I had some leftover broccoli florets and mushrooms in the fridge I needed to use up and thought of baking them into pasta casserole. Then I thought, what if I were to chop these up super super small and HID them in a cheezy sauce? Then I would have a fantastic recipe for those who have a hard time getting their children or spouses to eat their vegetables!
So that’s why this recipe was designed and it’s not quite as indulgent as just pasta in cheezy sauce. It has some delicious veggies hiding in it too!
I like to use rotini pasta because the spirals hold onto the sauce and really grab it, plus it has a nice texture to it too. I recommend following these directions, but if you don’t have a food processor you can chop the veggies into very very small pieces instead so they don’t overwhelm the pasta. Also make sure not to use too much broccoli or you will end up with a more pungent pasta creation (as broccoli contains sulfur it can be strong smelling).
So give this healthy pasta bake a try and let me know what you think!
Vegan Broccoli Mushroom Pasta Bake
Serves 6
Ingredients:
1 cuo/150 grams of broccoli
8 oz. sliced mushrooms
1 medium onion, peeled and quartered
3 large cloves of garlic
16 oz. whole wheat rotini, elbows or spirals
1/4 cup panko bread crumbs
1/2 tsp dried basil
1/2 tsp dried oregano
Paprika to garnish
White pepper to garnish
Herbamare or salt to garnish
Cheezy Sauce:
2 cups almond milk
1/4 cup cashews
1 large clove of garlic
1/3 cup nutritional yeast
5 tsp Genmai brown rice miso paste
1 tbsp cornstarch
1 tsp smoked paprika
Directions:
Preheat oven to 350 F.
1. Bring a large pot of water to a boil. Add salt if desired. Cook rotini or spirals for about 6 minutes just until al dente. (Do not overcook)

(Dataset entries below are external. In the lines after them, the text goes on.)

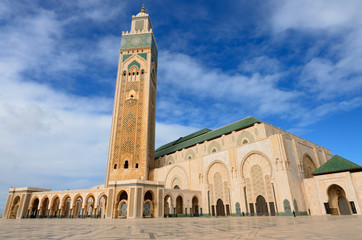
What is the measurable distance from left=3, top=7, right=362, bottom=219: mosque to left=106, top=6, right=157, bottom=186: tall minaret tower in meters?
0.13

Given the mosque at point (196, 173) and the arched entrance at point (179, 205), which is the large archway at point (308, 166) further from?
the arched entrance at point (179, 205)

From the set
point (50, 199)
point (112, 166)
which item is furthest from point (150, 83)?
point (50, 199)

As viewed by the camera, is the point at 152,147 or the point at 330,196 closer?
the point at 330,196

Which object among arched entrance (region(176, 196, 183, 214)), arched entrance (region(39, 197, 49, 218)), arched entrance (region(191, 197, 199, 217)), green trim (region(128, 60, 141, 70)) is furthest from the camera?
green trim (region(128, 60, 141, 70))

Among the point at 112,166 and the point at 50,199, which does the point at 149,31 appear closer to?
the point at 112,166

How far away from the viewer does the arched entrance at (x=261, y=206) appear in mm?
17950

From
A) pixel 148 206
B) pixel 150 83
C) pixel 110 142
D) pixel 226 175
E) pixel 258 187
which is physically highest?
pixel 150 83

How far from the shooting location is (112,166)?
2809cm

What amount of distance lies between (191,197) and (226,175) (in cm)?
481

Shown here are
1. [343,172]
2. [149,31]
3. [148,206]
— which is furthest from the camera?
[149,31]

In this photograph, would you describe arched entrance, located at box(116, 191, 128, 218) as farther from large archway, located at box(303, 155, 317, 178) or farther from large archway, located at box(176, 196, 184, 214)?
large archway, located at box(303, 155, 317, 178)

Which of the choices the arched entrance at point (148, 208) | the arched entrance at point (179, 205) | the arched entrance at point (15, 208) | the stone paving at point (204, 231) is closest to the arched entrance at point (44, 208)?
the arched entrance at point (15, 208)

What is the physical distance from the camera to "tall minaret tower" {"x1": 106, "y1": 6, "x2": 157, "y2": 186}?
2828cm

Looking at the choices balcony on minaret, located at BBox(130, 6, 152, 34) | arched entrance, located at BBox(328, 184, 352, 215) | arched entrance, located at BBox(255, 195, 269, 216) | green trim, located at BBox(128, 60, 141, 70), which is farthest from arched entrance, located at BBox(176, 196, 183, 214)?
balcony on minaret, located at BBox(130, 6, 152, 34)
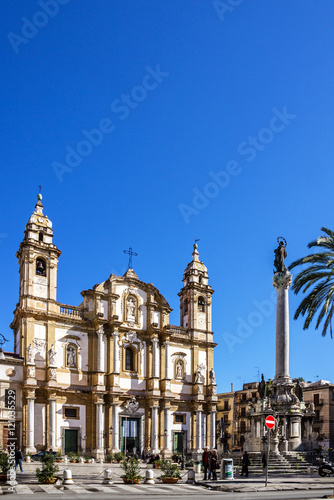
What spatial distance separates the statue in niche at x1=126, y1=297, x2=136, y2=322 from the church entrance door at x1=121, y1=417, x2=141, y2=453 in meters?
7.94

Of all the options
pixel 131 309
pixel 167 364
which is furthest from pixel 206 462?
pixel 131 309

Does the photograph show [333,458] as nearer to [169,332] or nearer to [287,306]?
[287,306]

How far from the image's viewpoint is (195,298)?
54938 mm

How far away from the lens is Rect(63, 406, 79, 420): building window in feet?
149

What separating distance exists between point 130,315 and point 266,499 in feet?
111

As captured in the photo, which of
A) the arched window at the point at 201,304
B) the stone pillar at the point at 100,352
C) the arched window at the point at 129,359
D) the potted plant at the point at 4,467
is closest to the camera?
the potted plant at the point at 4,467

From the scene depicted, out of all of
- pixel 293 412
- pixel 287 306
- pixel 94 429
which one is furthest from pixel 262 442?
pixel 94 429

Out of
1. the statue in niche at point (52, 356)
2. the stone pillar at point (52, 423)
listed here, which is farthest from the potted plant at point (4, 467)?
the statue in niche at point (52, 356)

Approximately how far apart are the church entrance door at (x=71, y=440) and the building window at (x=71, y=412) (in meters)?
0.99

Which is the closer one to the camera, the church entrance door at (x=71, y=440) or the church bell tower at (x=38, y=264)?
the church entrance door at (x=71, y=440)

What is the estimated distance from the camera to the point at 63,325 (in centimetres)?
4675

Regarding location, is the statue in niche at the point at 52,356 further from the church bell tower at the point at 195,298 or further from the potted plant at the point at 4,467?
the potted plant at the point at 4,467

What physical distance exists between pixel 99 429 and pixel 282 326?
18.0m

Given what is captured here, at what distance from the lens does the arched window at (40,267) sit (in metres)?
46.9
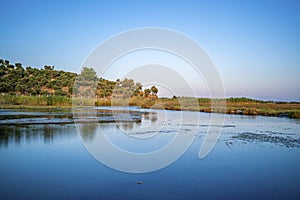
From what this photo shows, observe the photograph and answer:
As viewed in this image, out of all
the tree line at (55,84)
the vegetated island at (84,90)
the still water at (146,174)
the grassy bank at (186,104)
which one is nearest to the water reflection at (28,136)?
the still water at (146,174)

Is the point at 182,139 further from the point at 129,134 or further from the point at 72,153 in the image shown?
the point at 72,153

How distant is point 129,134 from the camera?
456 inches

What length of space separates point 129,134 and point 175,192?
23.0 ft

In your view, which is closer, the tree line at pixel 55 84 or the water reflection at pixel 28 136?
the water reflection at pixel 28 136

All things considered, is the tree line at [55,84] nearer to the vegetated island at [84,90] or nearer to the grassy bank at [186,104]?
the vegetated island at [84,90]

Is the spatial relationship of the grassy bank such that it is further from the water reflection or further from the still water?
the water reflection

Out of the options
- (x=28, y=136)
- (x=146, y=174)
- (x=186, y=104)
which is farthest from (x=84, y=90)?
(x=146, y=174)

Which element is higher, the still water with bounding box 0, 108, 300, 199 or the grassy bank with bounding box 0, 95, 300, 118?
the grassy bank with bounding box 0, 95, 300, 118

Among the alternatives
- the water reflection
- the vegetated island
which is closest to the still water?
the water reflection

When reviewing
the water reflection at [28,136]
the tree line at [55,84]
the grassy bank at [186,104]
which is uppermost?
the tree line at [55,84]

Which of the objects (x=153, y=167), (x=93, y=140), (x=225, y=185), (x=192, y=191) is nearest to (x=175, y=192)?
(x=192, y=191)

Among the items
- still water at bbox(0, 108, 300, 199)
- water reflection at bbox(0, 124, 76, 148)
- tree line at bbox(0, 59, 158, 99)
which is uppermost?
tree line at bbox(0, 59, 158, 99)

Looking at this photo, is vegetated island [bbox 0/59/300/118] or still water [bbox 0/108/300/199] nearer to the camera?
still water [bbox 0/108/300/199]

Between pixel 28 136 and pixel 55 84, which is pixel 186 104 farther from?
pixel 28 136
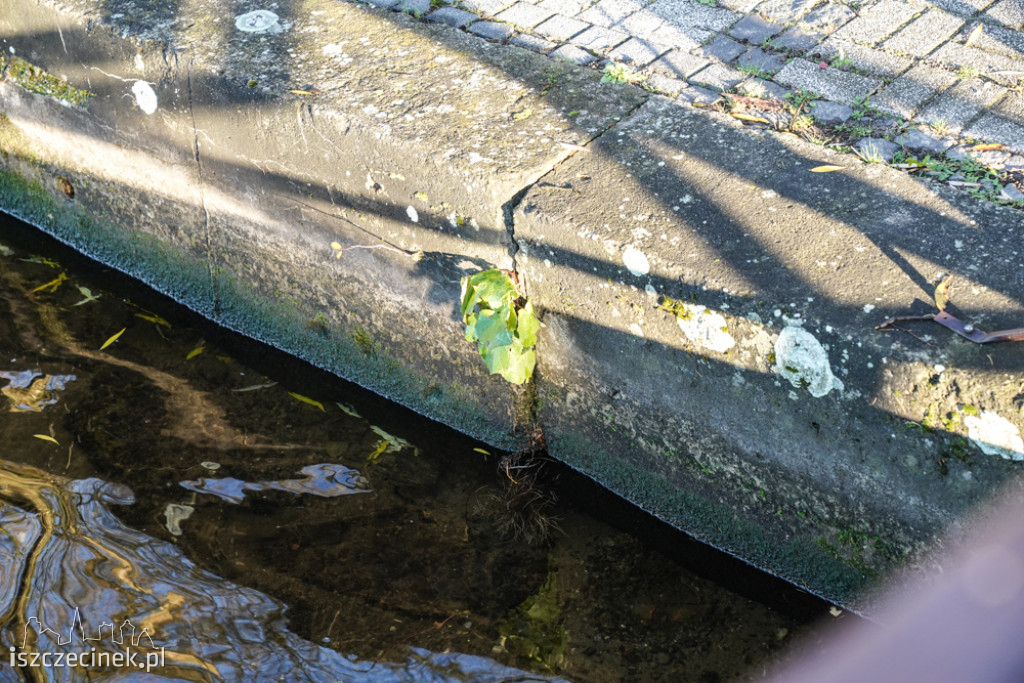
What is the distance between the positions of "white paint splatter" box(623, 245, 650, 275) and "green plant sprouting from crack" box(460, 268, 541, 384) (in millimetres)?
388

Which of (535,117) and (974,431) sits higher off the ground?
(535,117)

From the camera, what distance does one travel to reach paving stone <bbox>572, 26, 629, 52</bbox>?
127 inches

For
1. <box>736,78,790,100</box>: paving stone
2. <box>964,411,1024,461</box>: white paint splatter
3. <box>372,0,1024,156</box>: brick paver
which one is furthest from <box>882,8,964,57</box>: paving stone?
<box>964,411,1024,461</box>: white paint splatter

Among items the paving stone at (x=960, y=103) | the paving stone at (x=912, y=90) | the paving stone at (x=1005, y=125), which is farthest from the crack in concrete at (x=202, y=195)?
the paving stone at (x=1005, y=125)

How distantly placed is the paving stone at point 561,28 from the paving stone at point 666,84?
40 cm

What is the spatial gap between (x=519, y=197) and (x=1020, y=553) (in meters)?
1.51

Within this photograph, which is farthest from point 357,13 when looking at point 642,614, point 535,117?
point 642,614

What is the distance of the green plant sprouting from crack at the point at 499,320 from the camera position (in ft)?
8.34

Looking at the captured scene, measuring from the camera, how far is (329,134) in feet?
9.12

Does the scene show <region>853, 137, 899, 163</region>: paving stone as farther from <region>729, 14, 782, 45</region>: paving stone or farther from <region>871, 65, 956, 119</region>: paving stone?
<region>729, 14, 782, 45</region>: paving stone

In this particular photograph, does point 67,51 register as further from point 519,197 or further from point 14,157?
point 519,197

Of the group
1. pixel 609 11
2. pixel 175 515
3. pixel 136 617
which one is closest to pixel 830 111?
pixel 609 11

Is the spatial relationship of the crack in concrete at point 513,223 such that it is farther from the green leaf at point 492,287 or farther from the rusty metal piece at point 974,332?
the rusty metal piece at point 974,332

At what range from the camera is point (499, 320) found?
8.36 ft
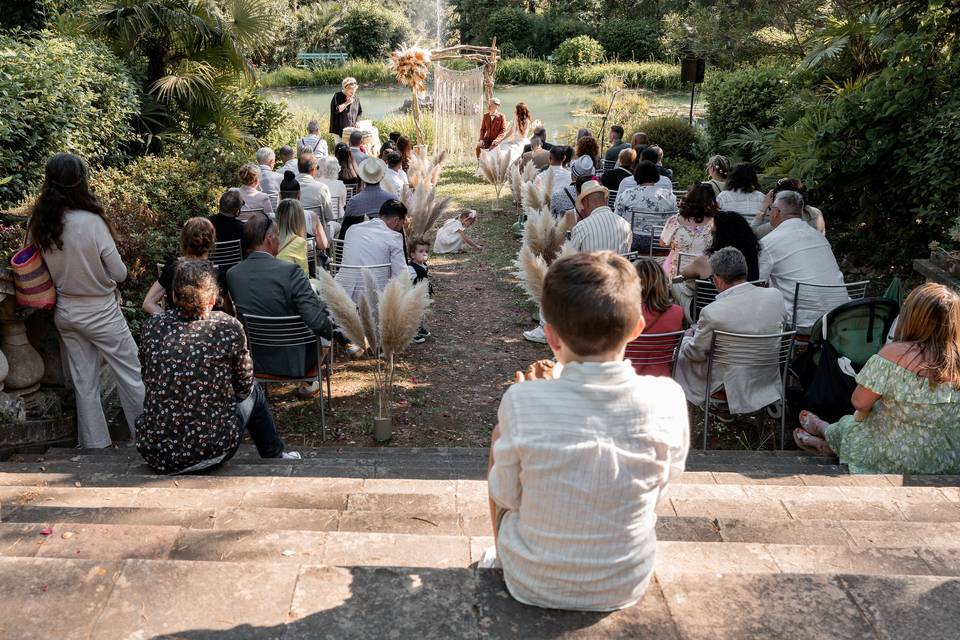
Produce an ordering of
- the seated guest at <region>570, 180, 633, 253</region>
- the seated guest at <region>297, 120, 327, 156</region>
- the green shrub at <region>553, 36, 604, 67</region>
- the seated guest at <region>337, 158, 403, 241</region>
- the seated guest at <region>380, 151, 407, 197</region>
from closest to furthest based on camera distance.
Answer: the seated guest at <region>570, 180, 633, 253</region> → the seated guest at <region>337, 158, 403, 241</region> → the seated guest at <region>380, 151, 407, 197</region> → the seated guest at <region>297, 120, 327, 156</region> → the green shrub at <region>553, 36, 604, 67</region>

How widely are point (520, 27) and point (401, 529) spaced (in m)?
33.9

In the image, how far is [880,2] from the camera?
327 inches

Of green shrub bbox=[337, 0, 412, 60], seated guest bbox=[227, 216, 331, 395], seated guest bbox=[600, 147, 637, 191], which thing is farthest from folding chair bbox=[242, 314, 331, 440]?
green shrub bbox=[337, 0, 412, 60]

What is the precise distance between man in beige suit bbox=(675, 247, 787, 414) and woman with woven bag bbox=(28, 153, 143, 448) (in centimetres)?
339

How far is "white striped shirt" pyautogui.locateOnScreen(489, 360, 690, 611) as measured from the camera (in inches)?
80.0

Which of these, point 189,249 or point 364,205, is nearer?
point 189,249

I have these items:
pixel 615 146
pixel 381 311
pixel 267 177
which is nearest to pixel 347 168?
pixel 267 177

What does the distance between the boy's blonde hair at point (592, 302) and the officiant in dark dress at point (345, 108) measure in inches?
448

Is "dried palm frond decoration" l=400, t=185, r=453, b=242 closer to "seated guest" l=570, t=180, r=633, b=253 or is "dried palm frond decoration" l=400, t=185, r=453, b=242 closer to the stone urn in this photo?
"seated guest" l=570, t=180, r=633, b=253

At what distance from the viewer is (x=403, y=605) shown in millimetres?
2213

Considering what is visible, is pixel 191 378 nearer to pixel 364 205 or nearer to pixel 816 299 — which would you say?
pixel 816 299

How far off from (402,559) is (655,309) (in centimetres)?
272

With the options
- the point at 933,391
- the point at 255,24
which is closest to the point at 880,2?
the point at 933,391

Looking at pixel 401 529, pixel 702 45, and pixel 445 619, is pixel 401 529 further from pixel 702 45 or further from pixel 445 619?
pixel 702 45
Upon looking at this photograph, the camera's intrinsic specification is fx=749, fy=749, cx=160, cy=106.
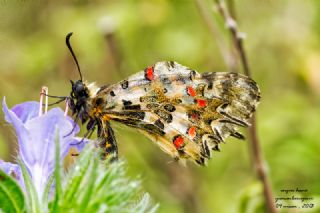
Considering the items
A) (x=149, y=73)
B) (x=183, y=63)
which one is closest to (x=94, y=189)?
(x=149, y=73)

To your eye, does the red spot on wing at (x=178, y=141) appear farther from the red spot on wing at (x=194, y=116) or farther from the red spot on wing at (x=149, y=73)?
the red spot on wing at (x=149, y=73)

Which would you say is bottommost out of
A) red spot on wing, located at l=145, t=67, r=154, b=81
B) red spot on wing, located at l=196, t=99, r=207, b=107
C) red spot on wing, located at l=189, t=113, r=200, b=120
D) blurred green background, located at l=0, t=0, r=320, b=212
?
red spot on wing, located at l=189, t=113, r=200, b=120

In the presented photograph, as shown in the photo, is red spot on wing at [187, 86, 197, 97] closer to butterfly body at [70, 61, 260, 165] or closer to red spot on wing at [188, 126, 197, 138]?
butterfly body at [70, 61, 260, 165]

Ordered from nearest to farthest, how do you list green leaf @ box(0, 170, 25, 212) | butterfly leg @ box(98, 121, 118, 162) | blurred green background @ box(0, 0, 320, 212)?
green leaf @ box(0, 170, 25, 212) → butterfly leg @ box(98, 121, 118, 162) → blurred green background @ box(0, 0, 320, 212)

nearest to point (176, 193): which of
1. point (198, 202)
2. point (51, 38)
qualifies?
point (198, 202)

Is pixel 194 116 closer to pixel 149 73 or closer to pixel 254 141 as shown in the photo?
pixel 149 73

2. Pulse, broccoli, mushrooms, onions and garlic separately in a food processor (unless you have a very large one) until broken into tiny pieces. Add to a large wok or sauté pan and cook for 7 minutes until soft. Add a little water or vegetable broth as necessary to cook.
3. Blend cheezy sauce ingredients in a blender and taste test. Adjust seasonings if desired with more salt and pepper or smoked paprika.
4. Drain rotini and add to sauté pan and pour sauce over (or combine in a large pot if you don’t have a lot of room). Toss to coat.
5. Pour into a large casserole pan. Top with panko breadcrumbs and smoked paprika.
6. Bake for 20-25 minutes.
7. Serve and enjoy!
Additional Tips:
This recipe is best served fresh, but if you need to reheat it rebake it or else the panko bread crumbs will be mushy.
Have you ever made a plant-based baked pasta casserole before? What do you put in it?